-------- Extracted records

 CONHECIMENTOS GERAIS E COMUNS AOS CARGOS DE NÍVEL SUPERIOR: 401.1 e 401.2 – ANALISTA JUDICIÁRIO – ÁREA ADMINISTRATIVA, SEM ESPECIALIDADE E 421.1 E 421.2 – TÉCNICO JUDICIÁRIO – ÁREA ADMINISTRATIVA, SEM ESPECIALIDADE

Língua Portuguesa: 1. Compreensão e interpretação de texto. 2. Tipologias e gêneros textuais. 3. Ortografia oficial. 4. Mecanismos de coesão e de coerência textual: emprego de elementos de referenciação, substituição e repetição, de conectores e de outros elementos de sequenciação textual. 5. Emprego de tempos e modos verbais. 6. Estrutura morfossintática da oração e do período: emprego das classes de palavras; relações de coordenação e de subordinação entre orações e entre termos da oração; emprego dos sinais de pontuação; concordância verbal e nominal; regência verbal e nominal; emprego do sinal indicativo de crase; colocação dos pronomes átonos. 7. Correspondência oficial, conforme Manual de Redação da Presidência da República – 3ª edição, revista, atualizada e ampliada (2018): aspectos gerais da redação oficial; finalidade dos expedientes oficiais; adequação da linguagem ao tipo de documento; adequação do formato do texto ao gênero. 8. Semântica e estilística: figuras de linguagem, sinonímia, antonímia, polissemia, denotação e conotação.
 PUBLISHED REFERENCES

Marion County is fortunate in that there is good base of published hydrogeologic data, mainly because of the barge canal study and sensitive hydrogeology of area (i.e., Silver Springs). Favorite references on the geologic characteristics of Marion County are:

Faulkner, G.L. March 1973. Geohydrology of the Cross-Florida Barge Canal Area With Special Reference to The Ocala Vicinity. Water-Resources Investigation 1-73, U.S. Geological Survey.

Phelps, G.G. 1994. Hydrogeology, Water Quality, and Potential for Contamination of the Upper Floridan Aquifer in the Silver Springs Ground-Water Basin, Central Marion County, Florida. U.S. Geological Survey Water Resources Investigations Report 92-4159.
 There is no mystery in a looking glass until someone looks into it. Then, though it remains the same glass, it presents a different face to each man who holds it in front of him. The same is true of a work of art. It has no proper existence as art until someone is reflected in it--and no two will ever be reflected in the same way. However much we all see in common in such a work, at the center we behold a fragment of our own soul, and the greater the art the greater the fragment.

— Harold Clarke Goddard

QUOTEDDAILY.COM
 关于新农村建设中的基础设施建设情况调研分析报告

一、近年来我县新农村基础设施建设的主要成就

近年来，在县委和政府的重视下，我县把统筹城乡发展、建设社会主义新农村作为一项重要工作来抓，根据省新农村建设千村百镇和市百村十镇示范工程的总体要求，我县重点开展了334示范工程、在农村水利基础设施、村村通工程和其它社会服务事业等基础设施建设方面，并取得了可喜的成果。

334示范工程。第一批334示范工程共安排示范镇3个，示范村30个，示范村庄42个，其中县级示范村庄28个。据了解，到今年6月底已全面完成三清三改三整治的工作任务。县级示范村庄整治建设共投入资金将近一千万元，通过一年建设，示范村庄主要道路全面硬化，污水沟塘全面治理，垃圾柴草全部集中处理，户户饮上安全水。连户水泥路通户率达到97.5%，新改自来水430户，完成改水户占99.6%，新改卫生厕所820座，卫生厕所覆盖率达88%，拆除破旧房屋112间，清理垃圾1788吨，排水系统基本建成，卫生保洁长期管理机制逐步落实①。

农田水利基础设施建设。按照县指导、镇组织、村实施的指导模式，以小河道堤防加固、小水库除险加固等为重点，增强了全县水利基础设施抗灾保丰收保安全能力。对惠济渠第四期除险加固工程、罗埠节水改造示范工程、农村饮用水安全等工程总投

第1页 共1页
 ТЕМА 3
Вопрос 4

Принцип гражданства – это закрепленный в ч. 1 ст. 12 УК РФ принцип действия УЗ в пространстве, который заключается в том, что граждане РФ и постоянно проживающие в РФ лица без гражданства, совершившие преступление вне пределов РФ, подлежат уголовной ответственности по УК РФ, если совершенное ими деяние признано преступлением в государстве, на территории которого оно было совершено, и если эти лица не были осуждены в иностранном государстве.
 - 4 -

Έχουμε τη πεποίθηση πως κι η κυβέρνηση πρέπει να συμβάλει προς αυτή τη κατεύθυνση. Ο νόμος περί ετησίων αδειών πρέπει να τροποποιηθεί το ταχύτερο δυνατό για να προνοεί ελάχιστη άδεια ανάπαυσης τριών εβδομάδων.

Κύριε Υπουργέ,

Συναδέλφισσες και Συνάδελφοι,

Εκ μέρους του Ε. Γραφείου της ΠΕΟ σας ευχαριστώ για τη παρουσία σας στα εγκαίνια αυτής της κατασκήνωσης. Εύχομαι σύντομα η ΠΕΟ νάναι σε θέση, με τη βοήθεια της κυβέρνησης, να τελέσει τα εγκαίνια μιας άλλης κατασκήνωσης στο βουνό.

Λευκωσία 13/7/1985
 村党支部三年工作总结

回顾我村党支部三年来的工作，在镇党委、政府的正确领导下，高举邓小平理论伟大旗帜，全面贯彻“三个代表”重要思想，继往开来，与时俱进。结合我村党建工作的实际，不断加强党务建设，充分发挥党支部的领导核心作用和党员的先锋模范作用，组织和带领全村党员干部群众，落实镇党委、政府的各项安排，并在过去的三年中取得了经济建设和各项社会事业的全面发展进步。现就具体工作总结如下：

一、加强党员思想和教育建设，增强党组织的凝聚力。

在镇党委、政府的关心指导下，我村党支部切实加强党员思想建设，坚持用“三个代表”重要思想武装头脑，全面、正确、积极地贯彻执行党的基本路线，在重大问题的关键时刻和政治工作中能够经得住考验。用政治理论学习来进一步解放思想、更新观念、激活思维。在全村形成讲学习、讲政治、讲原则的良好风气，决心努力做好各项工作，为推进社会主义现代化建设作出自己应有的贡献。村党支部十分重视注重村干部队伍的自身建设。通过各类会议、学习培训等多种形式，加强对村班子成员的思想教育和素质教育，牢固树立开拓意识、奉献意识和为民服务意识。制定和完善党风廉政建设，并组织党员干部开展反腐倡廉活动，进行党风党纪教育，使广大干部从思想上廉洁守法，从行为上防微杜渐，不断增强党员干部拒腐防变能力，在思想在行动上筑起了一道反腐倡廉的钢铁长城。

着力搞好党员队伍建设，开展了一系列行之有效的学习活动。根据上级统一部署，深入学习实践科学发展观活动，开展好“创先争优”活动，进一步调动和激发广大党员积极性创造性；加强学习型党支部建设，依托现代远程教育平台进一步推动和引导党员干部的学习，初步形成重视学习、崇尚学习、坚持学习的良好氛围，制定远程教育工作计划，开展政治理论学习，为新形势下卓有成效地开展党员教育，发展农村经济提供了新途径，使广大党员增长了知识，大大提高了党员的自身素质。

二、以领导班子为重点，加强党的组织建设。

----------------

Nothing may be omitted or altered; reproduce all of the entries.

 CONHECIMENTOS GERAIS E COMUNS AOS CARGOS DE NÍVEL SUPERIOR: 401.1 e 401.2 – ANALISTA JUDICIÁRIO – ÁREA ADMINISTRATIVA, SEM ESPECIALIDADE E 421.1 E 421.2 – TÉCNICO JUDICIÁRIO – ÁREA ADMINISTRATIVA, SEM ESPECIALIDADE

Língua Portuguesa: 1. Compreensão e interpretação de texto. 2. Tipologias e gêneros textuais. 3. Ortografia oficial. 4. Mecanismos de coesão e de coerência textual: emprego de elementos de referenciação, substituição e repetição, de conectores e de outros elementos de sequenciação textual. 5. Emprego de tempos e modos verbais. 6. Estrutura morfossintática da oração e do período: emprego das classes de palavras; relações de coordenação e de subordinação entre orações e entre termos da oração; emprego dos sinais de pontuação; concordância verbal e nominal; regência verbal e nominal; emprego do sinal indicativo de crase; colocação dos pronomes átonos. 7. Correspondência oficial, conforme Manual de Redação da Presidência da República – 3ª edição, revista, atualizada e ampliada (2018): aspectos gerais da redação oficial; finalidade dos expedientes oficiais; adequação da linguagem ao tipo de documento; adequação do formato do texto ao gênero. 8. Semântica e estilística: figuras de linguagem, sinonímia, antonímia, polissemia, denotação e conotação.
 PUBLISHED REFERENCES

Marion County is fortunate in that there is good base of published hydrogeologic data, mainly because of the barge canal study and sensitive hydrogeology of area (i.e., Silver Springs). Favorite references on the geologic characteristics of Marion County are:

Faulkner, G.L. March 1973. Geohydrology of the Cross-Florida Barge Canal Area With Special Reference to The Ocala Vicinity. Water-Resources Investigation 1-73, U.S. Geological Survey.

Phelps, G.G. 1994. Hydrogeology, Water Quality, and Potential for Contamination of the Upper Floridan Aquifer in the Silver Springs Ground-Water Basin, Central Marion County, Florida. U.S. Geological Survey Water Resources Investigations Report 92-4159.
 There is no mystery in a looking glass until someone looks into it. Then, though it remains the same glass, it presents a different face to each man who holds it in front of him. The same is true of a work of art. It has no proper existence as art until someone is reflected in it--and no two will ever be reflected in the same way. However much we all see in common in such a work, at the center we behold a fragment of our own soul, and the greater the art the greater the fragment.

— Harold Clarke Goddard

QUOTEDDAILY.COM
 关于新农村建设中的基础设施建设情况调研分析报告

一、近年来我县新农村基础设施建设的主要成就

近年来，在县委和政府的重视下，我县把统筹城乡发展、建设社会主义新农村作为一项重要工作来抓，根据省新农村建设千村百镇和市百村十镇示范工程的总体要求，我县重点开展了334示范工程、在农村水利基础设施、村村通工程和其它社会服务事业等基础设施建设方面，并取得了可喜的成果。

334示范工程。第一批334示范工程共安排示范镇3个，示范村30个，示范村庄42个，其中县级示范村庄28个。据了解，到今年6月底已全面完成三清三改三整治的工作任务。县级示范村庄整治建设共投入资金将近一千万元，通过一年建设，示范村庄主要道路全面硬化，污水沟塘全面治理，垃圾柴草全部集中处理，户户饮上安全水。连户水泥路通户率达到97.5%，新改自来水430户，完成改水户占99.6%，新改卫生厕所820座，卫生厕所覆盖率达88%，拆除破旧房屋112间，清理垃圾1788吨，排水系统基本建成，卫生保洁长期管理机制逐步落实①。

农田水利基础设施建设。按照县指导、镇组织、村实施的指导模式，以小河道堤防加固、小水库除险加固等为重点，增强了全县水利基础设施抗灾保丰收保安全能力。对惠济渠第四期除险加固工程、罗埠节水改造示范工程、农村饮用水安全等工程总投

第1页 共1页
 ТЕМА 3
Вопрос 4

Принцип гражданства – это закрепленный в ч. 1 ст. 12 УК РФ принцип действия УЗ в пространстве, который заключается в том, что граждане РФ и постоянно проживающие в РФ лица без гражданства, совершившие преступление вне пределов РФ, подлежат уголовной ответственности по УК РФ, если совершенное ими деяние признано преступлением в государстве, на территории которого оно было совершено, и если эти лица не были осуждены в иностранном государстве.
 - 4 -

Έχουμε τη πεποίθηση πως κι η κυβέρνηση πρέπει να συμβάλει προς αυτή τη κατεύθυνση. Ο νόμος περί ετησίων αδειών πρέπει να τροποποιηθεί το ταχύτερο δυνατό για να προνοεί ελάχιστη άδεια ανάπαυσης τριών εβδομάδων.

Κύριε Υπουργέ,

Συναδέλφισσες και Συνάδελφοι,

Εκ μέρους του Ε. Γραφείου της ΠΕΟ σας ευχαριστώ για τη παρουσία σας στα εγκαίνια αυτής της κατασκήνωσης. Εύχομαι σύντομα η ΠΕΟ νάναι σε θέση, με τη βοήθεια της κυβέρνησης, να τελέσει τα εγκαίνια μιας άλλης κατασκήνωσης στο βουνό.

Λευκωσία 13/7/1985
 村党支部三年工作总结

回顾我村党支部三年来的工作，在镇党委、政府的正确领导下，高举邓小平理论伟大旗帜，全面贯彻“三个代表”重要思想，继往开来，与时俱进。结合我村党建工作的实际，不断加强党务建设，充分发挥党支部的领导核心作用和党员的先锋模范作用，组织和带领全村党员干部群众，落实镇党委、政府的各项安排，并在过去的三年中取得了经济建设和各项社会事业的全面发展进步。现就具体工作总结如下：

一、加强党员思想和教育建设，增强党组织的凝聚力。

在镇党委、政府的关心指导下，我村党支部切实加强党员思想建设，坚持用“三个代表”重要思想武装头脑，全面、正确、积极地贯彻执行党的基本路线，在重大问题的关键时刻和政治工作中能够经得住考验。用政治理论学习来进一步解放思想、更新观念、激活思维。在全村形成讲学习、讲政治、讲原则的良好风气，决心努力做好各项工作，为推进社会主义现代化建设作出自己应有的贡献。村党支部十分重视注重村干部队伍的自身建设。通过各类会议、学习培训等多种形式，加强对村班子成员的思想教育和素质教育，牢固树立开拓意识、奉献意识和为民服务意识。制定和完善党风廉政建设，并组织党员干部开展反腐倡廉活动，进行党风党纪教育，使广大干部从思想上廉洁守法，从行为上防微杜渐，不断增强党员干部拒腐防变能力，在思想在行动上筑起了一道反腐倡廉的钢铁长城。

着力搞好党员队伍建设，开展了一系列行之有效的学习活动。根据上级统一部署，深入学习实践科学发展观活动，开展好“创先争优”活动，进一步调动和激发广大党员积极性创造性；加强学习型党支部建设，依托现代远程教育平台进一步推动和引导党员干部的学习，初步形成重视学习、崇尚学习、坚持学习的良好氛围，制定远程教育工作计划，开展政治理论学习，为新形势下卓有成效地开展党员教育，发展农村经济提供了新途径，使广大党员增长了知识，大大提高了党员的自身素质。

二、以领导班子为重点，加强党的组织建设。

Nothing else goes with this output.